TERAPIA

La terapia dei disordini temporomandibolari prevede un approccio multidisciplinare, che comprende una serie di interventi volti a migliorare la funzionalità dei vari distretti dell’organismo che possono essere coinvolti. Questo significa che può essere necessario l’intervento di diversi specialisti nei vari campi della medicina.
La maggior parte dei pazienti con disordini temporomandibolari possono essere trattati con successo con metodiche conservative e reversibili. Queste metodiche includono istruzioni per il paziente sui fattori di rischio e su come intervenire modificando i comportamenti e le abitudini scorrette, l’uso di farmaci, esercizi e altre metodiche fisioterapiche, l’uso di dispositivi orali che prendono il nome di “bite” (alcuni utilizzano altri nomi: placca, placca di svincolo, ecc.). Il bite è un dispositivo rimovibile in resina trasparente che ricopre la superficie dei denti, superiori o inferiori, e permette di modificare temporaneamente il modo in cui essi vengono in contatto quando chiudiamo la bocca (vedi figure). Aiuta a ridurre la sollecitazione delle ATM e a facilitare il rilassamento dei muscoli masticatori. In alcuni casi un bite può essere usato per modificare e correggere temporaneamente la posizione della mandibola. L’utilizzo di un bite durante il sonno è spesso anche consigliato per limitare i danni e ridurre la sintomatologia causata dal bruxismo.
Nella maggior parte dei casi nessun trattamento definitivo è necessario, ma in alcuni casi selezionati può essere indicata una modifica permanente dell’occlusione dentale.
Questi interventi vanno valutati caso per caso; si può intervenire con una terapia ortodontica (il classico “apparecchio”), “spostando” i denti per correggere la malocclusione dentale; oppure con un trattamento protesico (capsule o ponti), soprattutto nei casi in cui ci siano dei denti mancanti, oppure, nei casi più semplici, si può modificare la superficie dei denti con l’uso di materiali da ricostruzione o rimuovendo le piccole interferenze dei contatti dentali. L’utilità di queste terapie deve essere però valutata attentamente per il dubbio ruolo dell’occlusione dentale sull’origine dei disordini temporomandibolari.
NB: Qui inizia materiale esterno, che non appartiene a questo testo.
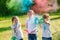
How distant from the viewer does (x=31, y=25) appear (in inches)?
129

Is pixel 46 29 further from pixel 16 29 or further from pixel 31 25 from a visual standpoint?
pixel 16 29

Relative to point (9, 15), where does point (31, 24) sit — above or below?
below

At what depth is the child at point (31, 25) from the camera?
10.7ft

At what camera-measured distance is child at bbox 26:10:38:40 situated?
3262 mm

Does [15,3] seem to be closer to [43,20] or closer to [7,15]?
[7,15]

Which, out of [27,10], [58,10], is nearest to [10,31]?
[27,10]

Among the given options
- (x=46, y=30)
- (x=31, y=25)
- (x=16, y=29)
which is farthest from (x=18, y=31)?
(x=46, y=30)

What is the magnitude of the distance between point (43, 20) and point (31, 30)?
22 cm

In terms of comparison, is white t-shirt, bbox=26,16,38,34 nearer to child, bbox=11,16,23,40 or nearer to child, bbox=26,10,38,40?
child, bbox=26,10,38,40

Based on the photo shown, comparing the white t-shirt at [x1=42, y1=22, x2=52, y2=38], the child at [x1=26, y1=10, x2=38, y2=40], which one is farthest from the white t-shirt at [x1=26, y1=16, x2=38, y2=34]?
the white t-shirt at [x1=42, y1=22, x2=52, y2=38]

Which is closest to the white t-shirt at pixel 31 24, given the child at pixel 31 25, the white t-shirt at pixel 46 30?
the child at pixel 31 25

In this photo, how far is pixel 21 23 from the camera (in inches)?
131

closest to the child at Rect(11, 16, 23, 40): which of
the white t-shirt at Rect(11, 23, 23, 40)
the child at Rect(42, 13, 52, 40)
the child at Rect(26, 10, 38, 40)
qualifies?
the white t-shirt at Rect(11, 23, 23, 40)

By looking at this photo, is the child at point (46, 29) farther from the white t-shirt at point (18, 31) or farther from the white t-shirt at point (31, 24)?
the white t-shirt at point (18, 31)
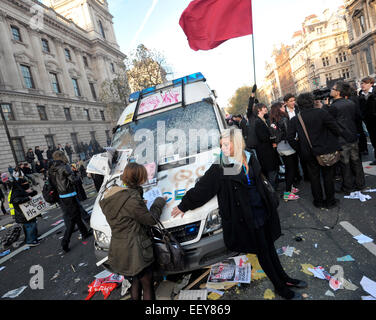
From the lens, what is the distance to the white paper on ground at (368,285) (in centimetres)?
237

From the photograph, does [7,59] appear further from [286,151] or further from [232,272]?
[232,272]

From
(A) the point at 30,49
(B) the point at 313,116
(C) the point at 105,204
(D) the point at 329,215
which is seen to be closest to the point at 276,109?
(B) the point at 313,116

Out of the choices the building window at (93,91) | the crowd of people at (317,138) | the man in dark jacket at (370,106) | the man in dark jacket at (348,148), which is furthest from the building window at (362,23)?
the man in dark jacket at (348,148)

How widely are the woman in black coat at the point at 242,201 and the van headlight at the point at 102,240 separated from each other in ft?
3.72

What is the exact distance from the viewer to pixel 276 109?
565 cm

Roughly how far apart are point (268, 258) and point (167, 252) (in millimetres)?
1010

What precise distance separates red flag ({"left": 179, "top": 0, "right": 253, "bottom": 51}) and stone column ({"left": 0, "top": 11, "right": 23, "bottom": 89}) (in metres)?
26.1

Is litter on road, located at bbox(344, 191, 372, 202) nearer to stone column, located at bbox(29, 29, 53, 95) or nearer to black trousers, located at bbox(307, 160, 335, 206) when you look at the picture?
black trousers, located at bbox(307, 160, 335, 206)

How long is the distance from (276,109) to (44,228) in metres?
7.43

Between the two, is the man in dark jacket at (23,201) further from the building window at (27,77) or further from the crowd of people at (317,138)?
the building window at (27,77)

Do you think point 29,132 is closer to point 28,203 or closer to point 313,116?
point 28,203

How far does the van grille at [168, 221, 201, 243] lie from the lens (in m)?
2.66

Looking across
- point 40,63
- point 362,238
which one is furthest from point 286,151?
point 40,63
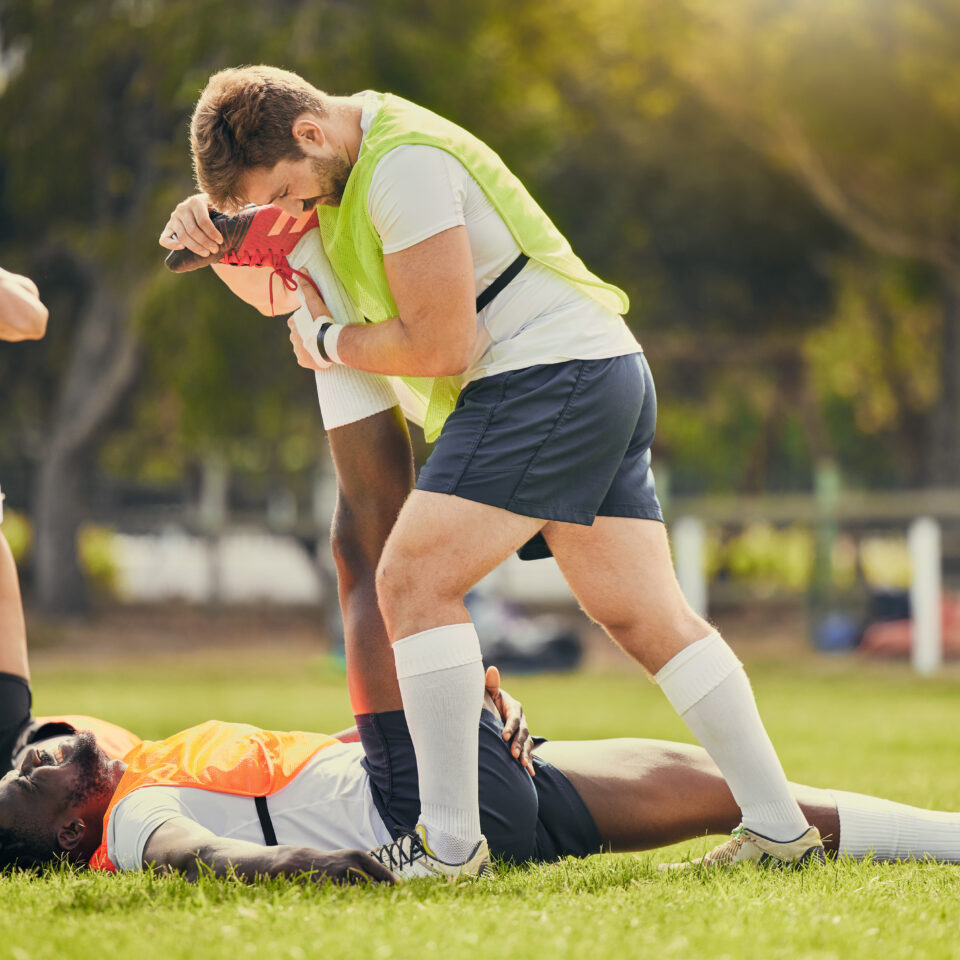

Un altro tipo di terapia irreversibile è la chirurgia. Fortunatamente, le indicazioni chirurgiche sono poche, ma in alcuni casi può essere molto efficace. La metodica meno invasiva è l’artrocentesi, che consiste in un “lavaggio” della cavità articolare. Un po’ più invasiva è l’artroscopia, che permette di visualizzare con una videocamera l’interno della cavità articolare e di intervenire a scopo sia diagnostico che terapeutico. Nei casi più complessi si ricorre alla chirurgia articolare aperta (artroplastica, artrotomia), che è sicuramente più invasiva, ma permette di intervenire nelle patologie più avanzate.
Quando la sintomatologia è determinata da altre cause, oltre a quelle di pertinenza odontoiatrica, l’odontoiatra deve essere affiancato da altri professionisti. Il fisiatra, il fisioterapista, il chiropratico, l’osteopata sono importanti nel trattamento dei pazienti che lamentano dolore o rigidità al collo, alle spalle, alla schiena e che necessitano di interventi mirati in sedi diverse dal cavo orale. È spesso utile associare anche un esercizio fisico appropriato, come il nuoto, la ginnastica a corpo libero, pilates, yoga.
Il neurologo è indispensabile nella valutazione di pazienti che presentano cefalee non correlate a malocclusione dentale e bruxismo o parafunzioni orali, oppure per la cura di pazienti con patologie che riguardano il sistema nervoso, sia periferico che centrale, ad esempio la nevralgia del trigemino.
Lo psicologo e lo psichiatra sono fondamentali quando fattori di natura emotiva (stress, ansia, depressione) sono coinvolti nel mantenimento della sintomatologia, insieme a tecniche di rilassamento come gli esercizi di respirazione, la meditazione, lo yoga.